Data provided:
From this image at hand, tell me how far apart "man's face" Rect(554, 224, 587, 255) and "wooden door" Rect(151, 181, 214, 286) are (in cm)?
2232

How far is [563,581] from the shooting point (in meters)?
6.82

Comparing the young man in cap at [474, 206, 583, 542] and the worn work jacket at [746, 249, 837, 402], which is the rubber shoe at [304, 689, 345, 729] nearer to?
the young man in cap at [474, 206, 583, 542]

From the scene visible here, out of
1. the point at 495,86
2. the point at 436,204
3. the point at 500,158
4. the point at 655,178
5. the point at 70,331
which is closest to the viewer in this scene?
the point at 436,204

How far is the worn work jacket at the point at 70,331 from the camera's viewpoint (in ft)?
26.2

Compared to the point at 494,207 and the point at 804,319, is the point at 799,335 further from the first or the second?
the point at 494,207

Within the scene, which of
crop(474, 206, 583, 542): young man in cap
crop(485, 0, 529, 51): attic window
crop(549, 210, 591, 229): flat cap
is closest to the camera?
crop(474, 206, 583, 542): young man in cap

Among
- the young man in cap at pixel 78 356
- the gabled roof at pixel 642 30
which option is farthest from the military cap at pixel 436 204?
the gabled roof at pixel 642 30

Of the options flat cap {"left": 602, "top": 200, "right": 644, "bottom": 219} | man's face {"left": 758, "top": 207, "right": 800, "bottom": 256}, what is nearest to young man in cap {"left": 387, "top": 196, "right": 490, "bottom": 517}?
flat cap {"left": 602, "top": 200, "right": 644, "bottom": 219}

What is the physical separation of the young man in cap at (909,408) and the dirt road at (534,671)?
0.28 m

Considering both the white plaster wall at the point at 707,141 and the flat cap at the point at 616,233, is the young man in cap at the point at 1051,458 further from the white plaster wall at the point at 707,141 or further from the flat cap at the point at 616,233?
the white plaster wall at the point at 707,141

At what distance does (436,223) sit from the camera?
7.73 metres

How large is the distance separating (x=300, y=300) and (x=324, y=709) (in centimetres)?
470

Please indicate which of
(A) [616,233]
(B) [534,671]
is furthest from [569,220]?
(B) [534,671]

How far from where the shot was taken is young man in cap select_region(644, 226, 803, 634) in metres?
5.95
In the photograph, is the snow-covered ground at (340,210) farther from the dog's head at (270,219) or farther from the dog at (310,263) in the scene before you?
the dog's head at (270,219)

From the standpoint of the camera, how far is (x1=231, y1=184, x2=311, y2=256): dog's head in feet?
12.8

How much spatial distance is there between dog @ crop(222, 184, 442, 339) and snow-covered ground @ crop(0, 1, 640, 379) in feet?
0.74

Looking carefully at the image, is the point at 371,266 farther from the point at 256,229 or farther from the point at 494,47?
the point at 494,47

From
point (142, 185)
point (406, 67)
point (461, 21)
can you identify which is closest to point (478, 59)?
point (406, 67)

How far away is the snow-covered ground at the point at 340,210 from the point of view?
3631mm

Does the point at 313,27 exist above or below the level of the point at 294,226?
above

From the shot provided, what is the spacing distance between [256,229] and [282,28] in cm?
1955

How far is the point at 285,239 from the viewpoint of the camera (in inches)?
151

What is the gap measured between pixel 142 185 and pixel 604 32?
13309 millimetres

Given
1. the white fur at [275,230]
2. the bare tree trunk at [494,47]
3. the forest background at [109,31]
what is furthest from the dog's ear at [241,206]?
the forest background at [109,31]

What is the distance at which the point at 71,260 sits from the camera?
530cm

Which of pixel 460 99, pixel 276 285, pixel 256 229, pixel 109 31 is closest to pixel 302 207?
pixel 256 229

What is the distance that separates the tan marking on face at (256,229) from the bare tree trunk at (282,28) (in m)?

What to produce:
Output all of the data again, exactly.

Reply to the task:
From this image at hand, tell me how far apart "man's face" Rect(554, 224, 587, 255) and "wooden door" Rect(151, 181, 214, 286) are (in cm)?
2232

How far is [563,581] from the shooting point (in meters)?
6.82

Comparing the young man in cap at [474, 206, 583, 542] and the worn work jacket at [746, 249, 837, 402], which is the rubber shoe at [304, 689, 345, 729] nearer to?
the young man in cap at [474, 206, 583, 542]

From the scene visible here, out of
1. the point at 495,86
2. the point at 436,204
3. the point at 500,158
4. the point at 655,178
5. the point at 70,331
which is closest to the viewer in this scene?
the point at 436,204

How far is the worn work jacket at the point at 70,331 from the camera's viewpoint (in ft)?
26.2

Compared to the point at 494,207 and the point at 804,319, is the point at 799,335 further from the first or the second?
the point at 494,207

Within the scene, which of
crop(474, 206, 583, 542): young man in cap
crop(485, 0, 529, 51): attic window
crop(549, 210, 591, 229): flat cap
is closest to the camera?
crop(474, 206, 583, 542): young man in cap

Among
- the young man in cap at pixel 78 356
- the gabled roof at pixel 642 30
which option is farthest from the military cap at pixel 436 204?
the gabled roof at pixel 642 30

Of the options flat cap {"left": 602, "top": 200, "right": 644, "bottom": 219} | man's face {"left": 758, "top": 207, "right": 800, "bottom": 256}, what is nearest to young man in cap {"left": 387, "top": 196, "right": 490, "bottom": 517}?
flat cap {"left": 602, "top": 200, "right": 644, "bottom": 219}

What is the physical separation of the young man in cap at (909,408) and the dirt road at (534,671)?
0.28 m

Considering both the white plaster wall at the point at 707,141 and the flat cap at the point at 616,233, is the young man in cap at the point at 1051,458 further from the white plaster wall at the point at 707,141 or further from the flat cap at the point at 616,233?
the white plaster wall at the point at 707,141

At what distance does (436,223) sit from the camera?
7.73 metres

How large is the distance separating (x=300, y=300) and (x=324, y=709) (in centimetres)?
470

Please indicate which of
(A) [616,233]
(B) [534,671]
is furthest from [569,220]?
(B) [534,671]

How far from where the shot was taken is young man in cap select_region(644, 226, 803, 634) in metres?
5.95
In the photograph, is the snow-covered ground at (340,210) farther from the dog's head at (270,219) or farther from the dog at (310,263) in the scene before you?
the dog's head at (270,219)

From the standpoint of the camera, how far is (x1=231, y1=184, x2=311, y2=256): dog's head in feet?
12.8

How much spatial distance is there between dog @ crop(222, 184, 442, 339) and snow-covered ground @ crop(0, 1, 640, 379) in feet?
0.74

Looking carefully at the image, is the point at 371,266 farther from the point at 256,229 or farther from the point at 494,47?
the point at 494,47

From
point (142, 185)
point (406, 67)
point (461, 21)
can you identify which is closest to point (478, 59)?
point (406, 67)

How far away is the snow-covered ground at the point at 340,210 from the point of view?
3631mm

Does the point at 313,27 exist above or below the level of the point at 294,226?
above

From the shot provided, what is the spacing distance between [256,229] and [282,28] in cm?
1955

How far is the point at 285,239 from the viewpoint of the camera (in inches)?
151

What is the gap measured between pixel 142 185 and pixel 604 32?
13309 millimetres

Given
1. the white fur at [275,230]
2. the bare tree trunk at [494,47]
3. the forest background at [109,31]
what is furthest from the dog's ear at [241,206]?
the forest background at [109,31]

What is the distance at which the point at 71,260 sits from the camera?
530cm

Which of pixel 460 99, pixel 276 285, pixel 256 229, pixel 109 31 is closest to pixel 302 207?
pixel 256 229

What is the distance that separates the tan marking on face at (256,229) from the bare tree trunk at (282,28) (in m)?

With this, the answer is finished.